ACTIVITY LIST ::
**a)** According to the reading challenge post, how old is Fanny Shaw?
**b)** Carry on the reading challenge post from its final sentence.

EXCERPT TO READ ::
──────────

Gleanings of An Old-Fashioned Girl

Louisa May Alcott Reading Challenge

My Alcott Reading Challenge Book of Choice

I am so enjoying this reading challenge. For those who haven’t heard or missed that post please see here. And I would say it is never too late in the month to indulge in a bit of Alcott.

I am almost half-way through An Old-Fashioned Girl  and enjoying it immensely.  I can clearly see why at 12 or 13 I related so well to Polly. I loved the idea of wearing simple clothes that made me look like a child not a miniature adult, a devotee of Peter Pan I was not ready to grow up. While there might be those who consider her a milquetoast it actually takes a great deal of determination follow your conscience and stand out from the crowd.

The Synopsis

The old-fashioned girl whose adventures we follow is Polly Milton, a simple country girl whose family, while very respectable is  on the poor, by the Shaw’s standards. Polly leaves her happy country home for a month of early winter city fun with her friend Fanny Shaw, who is two years her senior, very sophisticated and rich enough that her six year old sister has a French maid to dress her.

The Shaws consider themselves very fine indeed and try to make Polly conform to their ideals. Polly finds she doesn’t fit in at all with their fashionable ways but slowly and quietly finds her place among them, all the while trying very hard to follow her mother’s wise directions. By the end of 6 weeks they none of them want to see her go.

The Characters

  • Polly Milton-at 14 years old is the old-fashioned girl and herroine elect
  • Fanny Shaw– at 16 she considers herself a young woman, wears her hair up, promenades in the park and has daily meet ups with her ‘set’ of young ladies and gentleman of whom her father disapproves
  • Tom Shaw-also 14 and the red headed plague of the girls lives
  • Maud-spoilt tantrum throwing 6 year old who can’t pronounce her ‘r’s and cant decide which little boy should be her beau.
  • Mrs. Shaw-a semi-invalid who suffers from nerves, attacks are mainly brought on by her children
  • Mr. Shaw-a man of his time so engrossed in the business of making money he has very little time for his children
  • Grandma (Madame Shaw)-who lives quietly upstairs sadly looking on at the state of her sons family

Some people will consider the story “preachy” or a little “too good”, not me. I like stories about children who try to be good who sometimes fail and  other times succeed, but then I always was a little odd.

──────────

Stored data entries ::

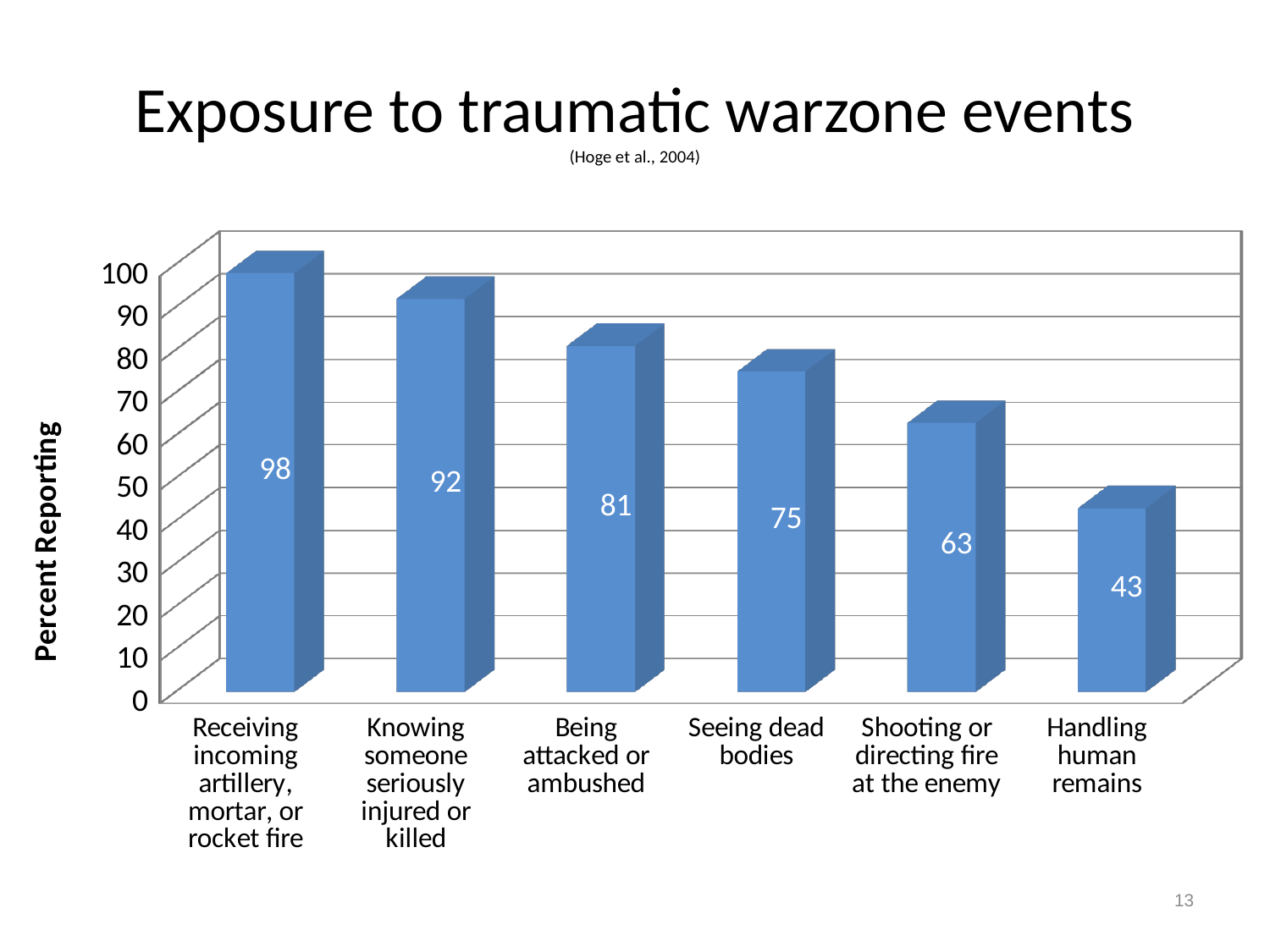
What percent reported receiving incoming artillery, mortar, or rocket fire? 98 What kind of chart is shown on the slide? Bar chart What percent reported handling human remains? 43 Is the value for 'Shooting or directing fire at the enemy' greater or less than 70? less Which event has the lowest percent reporting? Handling human remains Which is larger: the value for 'Shooting or directing fire at the enemy' or the value for 'Seeing dead bodies'? Seeing dead bodies Do the values rise or fall from left to right across the categories? Fall What is the value for 'Seeing dead bodies'? 75 Which event has the highest percent reporting? Receiving incoming artillery, mortar, or rocket fire How many event categories are shown on the chart? 6 What is the label of the vertical axis? Percent Reporting What is the difference between the values for 'Knowing someone seriously injured or killed' and 'Being attacked or ambushed'? 11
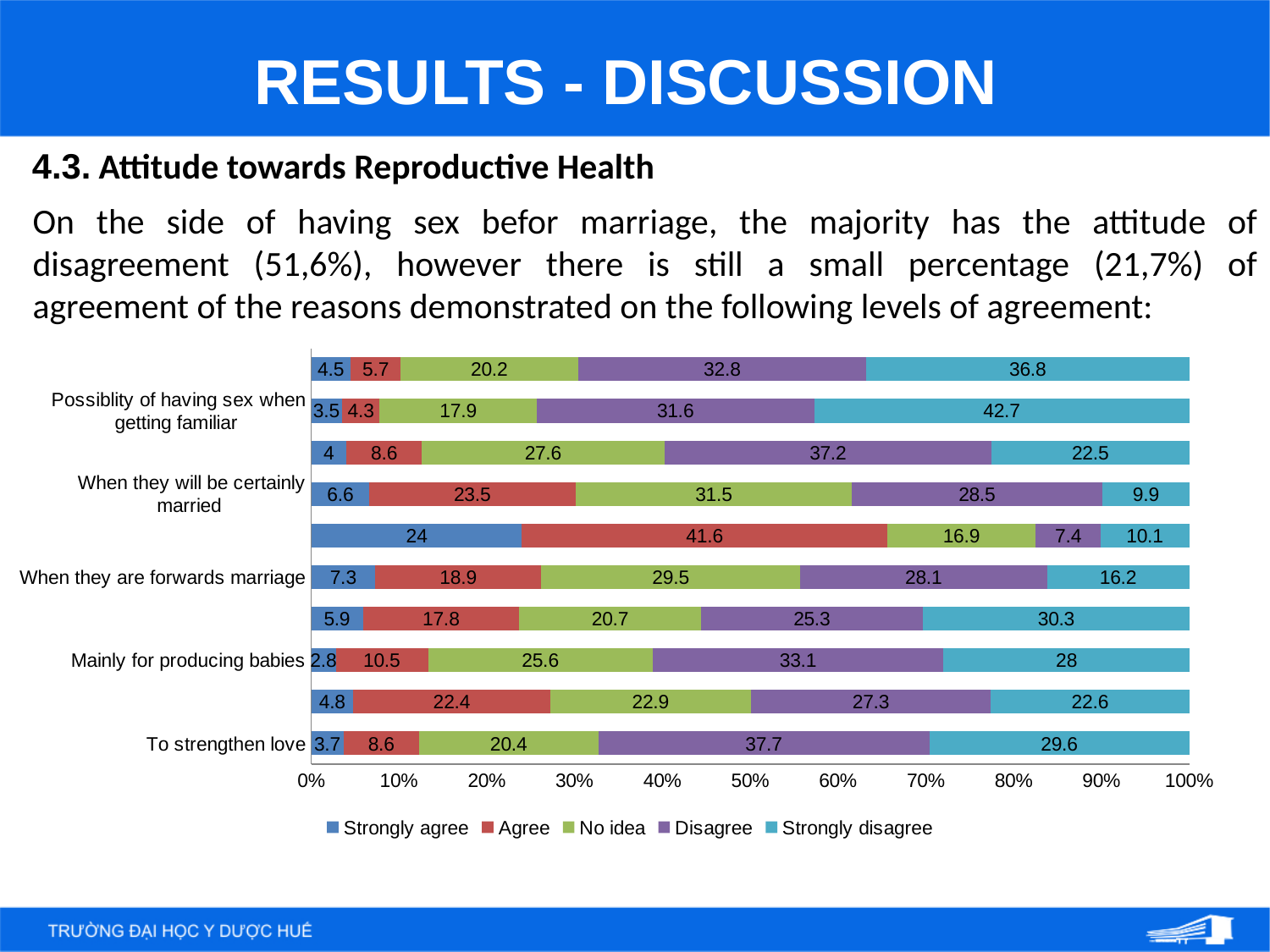
What is the highest value shown on the x axis? 100% How many bars are plotted in the chart? 10 What is the Agree value for the bar labelled 'When they will be certainly married'? 23.5 What kind of chart is shown on the slide? Stacked bar chart What is the Strongly disagree value for the bar labelled 'To strengthen love'? 29.6 What is the No idea value for the bar labelled 'Mainly for producing babies'? 25.6 Which series is shown in red in the legend? Agree For the bar labelled 'To strengthen love', which is larger: the Disagree value or the Strongly disagree value? Disagree What is the Strongly disagree value for the bar labelled 'Possiblity of having sex when getting familiar'? 42.7 What is the Disagree value for the bar labelled 'To strengthen love'? 37.7 How many series does the legend list? 5 For the bar labelled 'When they are forwards marriage', what is the difference between the No idea value (29.5) and the Agree value (18.9)? 10.6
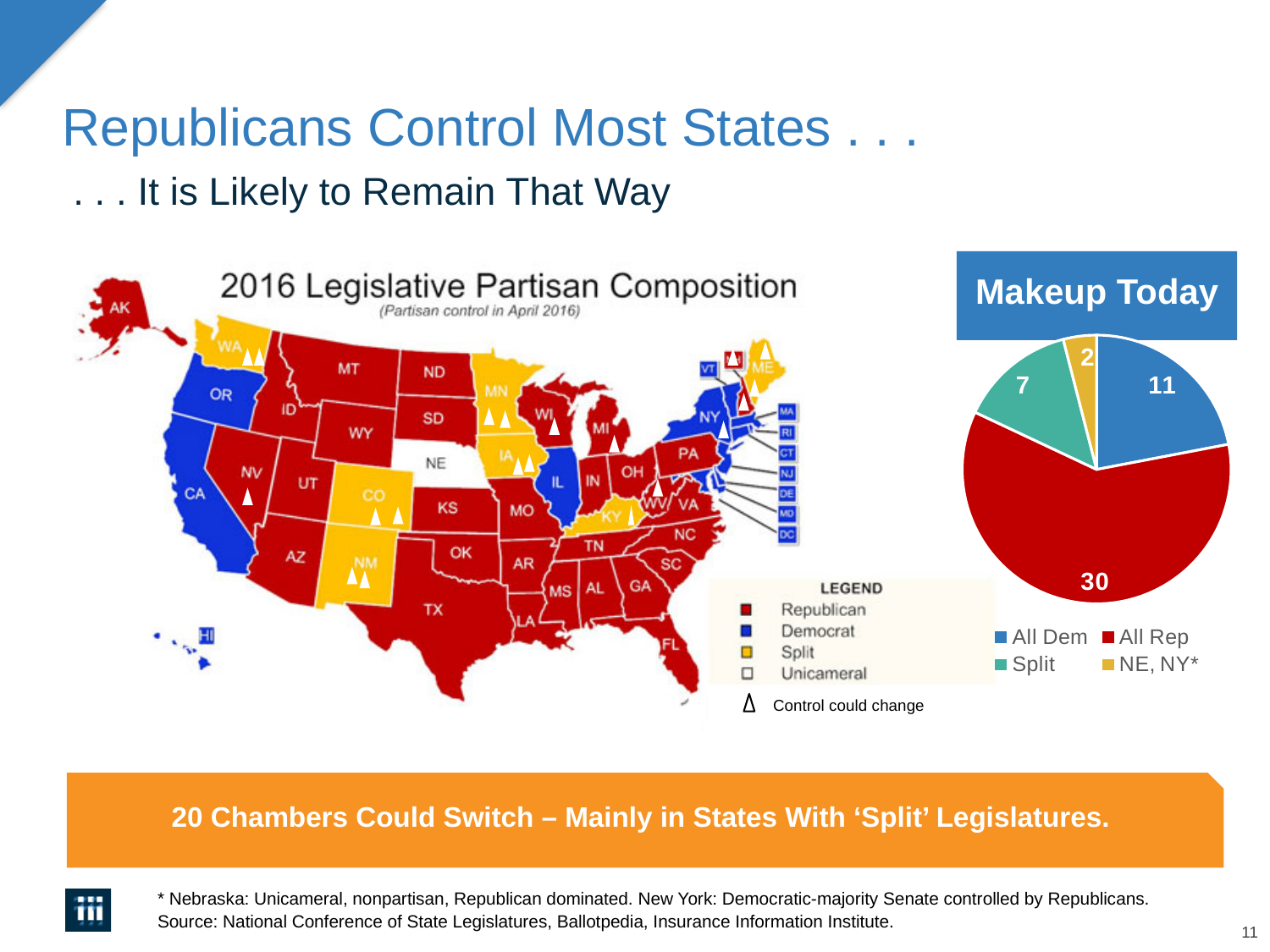
In the 'Makeup Today' pie chart, what is the value for NE, NY*? 2 In the 'Makeup Today' pie chart, which category has the smallest slice? NE, NY* In the 'Makeup Today' pie chart, what is the value for All Dem? 11 In the 'Makeup Today' pie chart, which is larger, All Dem or Split? All Dem What kind of chart is 'Makeup Today'? Pie chart In the 'Makeup Today' pie chart, what is the value for All Rep? 30 In the 'Makeup Today' pie chart, what colour is the All Rep slice? Red In the 'Makeup Today' pie chart, what is the value for Split? 7 In the 'Makeup Today' pie chart, what share of the total does the All Rep slice represent? 60% In the 'Makeup Today' pie chart, which category has the largest slice? All Rep How many slices does the 'Makeup Today' pie chart have? 4 In the 'Makeup Today' pie chart, what is the difference between the All Rep and All Dem values? 19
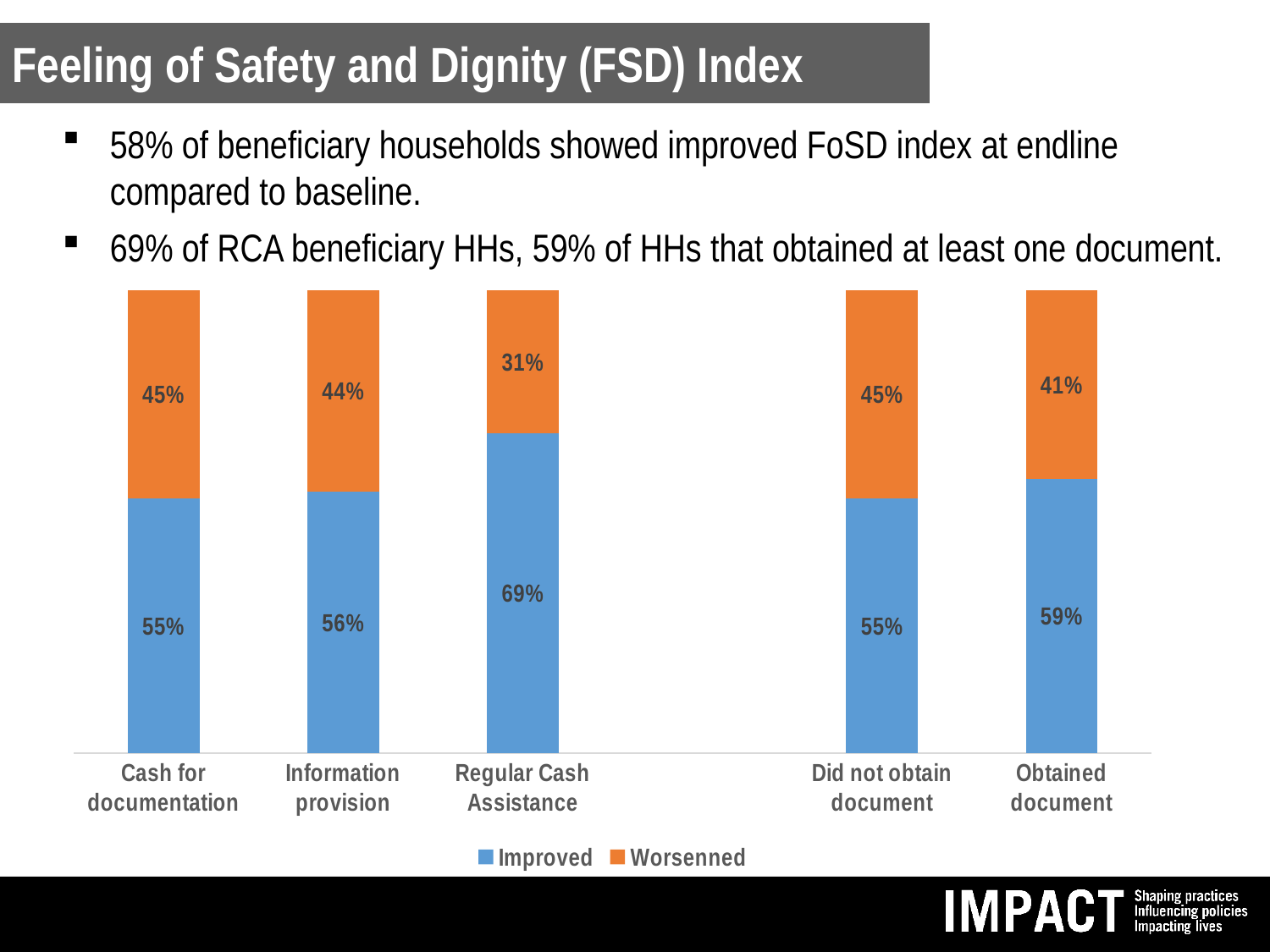
What is the difference between the Improved values for Regular Cash Assistance and Cash for documentation? 14% How many series does the legend list? 2 What kind of chart is shown on the slide? Stacked bar chart How many categories are shown on the x axis? 5 Which category has the highest Improved value? Regular Cash Assistance Which category has the lowest Worsenned value? Regular Cash Assistance What is the Worsenned value for Obtained document? 41% What is the total of the stacked bar for Information provision? 100% Which is larger, the Improved value for Obtained document or for Did not obtain document? Obtained document What is the Worsenned value for Cash for documentation? 45% What is the Improved value for Information provision? 56% What is the Improved value for Regular Cash Assistance? 69%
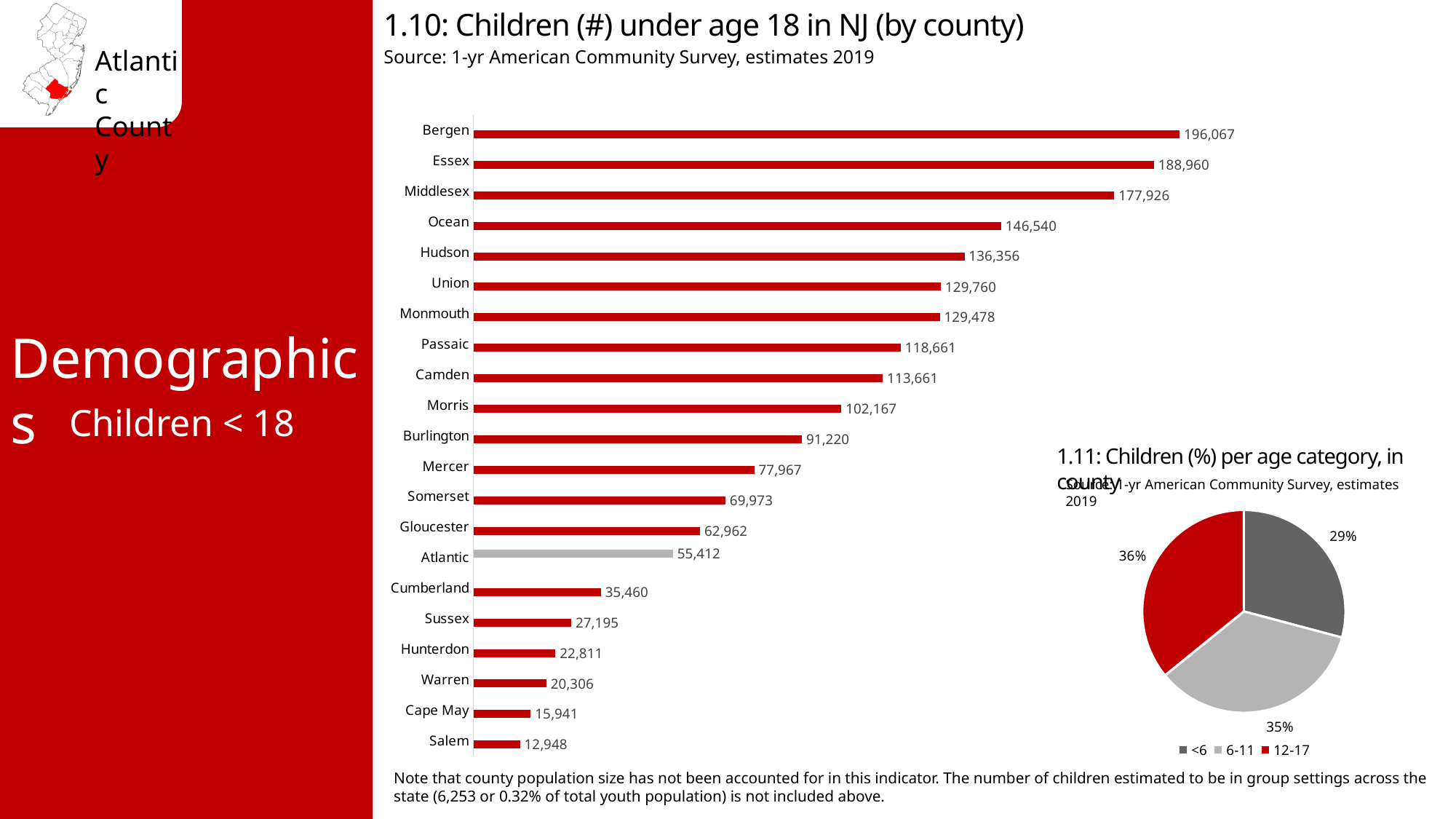
What kind of chart is '1.10: Children (#) under age 18 in NJ (by county)'? Bar chart In the chart '1.10: Children (#) under age 18 in NJ (by county)', what is the value for Ocean? 146,540 In the chart '1.10: Children (#) under age 18 in NJ (by county)', which county has the highest value? Bergen In the pie chart '1.11: Children (%) per age category, in county', what share is the 6-11 age category? 35% How many counties are shown in the chart '1.10: Children (#) under age 18 in NJ (by county)'? 21 In the pie chart '1.11: Children (%) per age category, in county', which age category has the largest share? 12-17 How many age categories does the legend of the pie chart '1.11: Children (%) per age category, in county' list? 3 In the chart '1.10: Children (#) under age 18 in NJ (by county)', what is the difference between the values for Bergen and Essex? 7,107 In the chart '1.10: Children (#) under age 18 in NJ (by county)', what is the value for Atlantic? 55,412 In the chart '1.10: Children (#) under age 18 in NJ (by county)', which county has the lowest value? Salem In the chart '1.10: Children (#) under age 18 in NJ (by county)', which is larger, the value for Gloucester or the value for Cumberland? Gloucester In the chart '1.10: Children (#) under age 18 in NJ (by county)', which county's bar is shown in grey instead of red? Atlantic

──────────

RESULTS ::
**a)** Fanny Shaw is 16 years old.

**b)**
The difference between me and Polly was that all the grown-ups around me as well as my peers wanted me to get my ears pierced, wear lipstick and try to be that bit more fashionable and “feminine” or at least cut off that “dreadful mop of hair”. (Like Jo I rather fancied my hair was my one beauty and resented any suggestion that it should be chopped off, of course it wouldn’t have hurt to brush it a trifle more regularly)

I was dreadfully dull preferring old fashioned girlish things like patchwork and embroidery, both of which I tried to teach myself using as my guide such descriptions as could be glean from Laura Ingalls, Louisa May Alcott and L.M. Montgomery, to varying degrees of success.

My chin was every bit as white and set as Polly’s and the more people tried to push me into the modern mold the more I fought to break it. Which I fancy I did rather well.

I spurned boy bands, teen magazine and make-up guides. Oh horror of horrors what to do with a girl who wasn’t pining after the New Kids On the Block!  Give me Newsies any day. 

Gems of Old-fashioned wisdom

Polly shut her door hard, and felt ready to cry with vexation, that her pleasure should be spoilt by such a silly idea; for, of all the silly freaks of this fast age, that of little people playing at love is about the silliest.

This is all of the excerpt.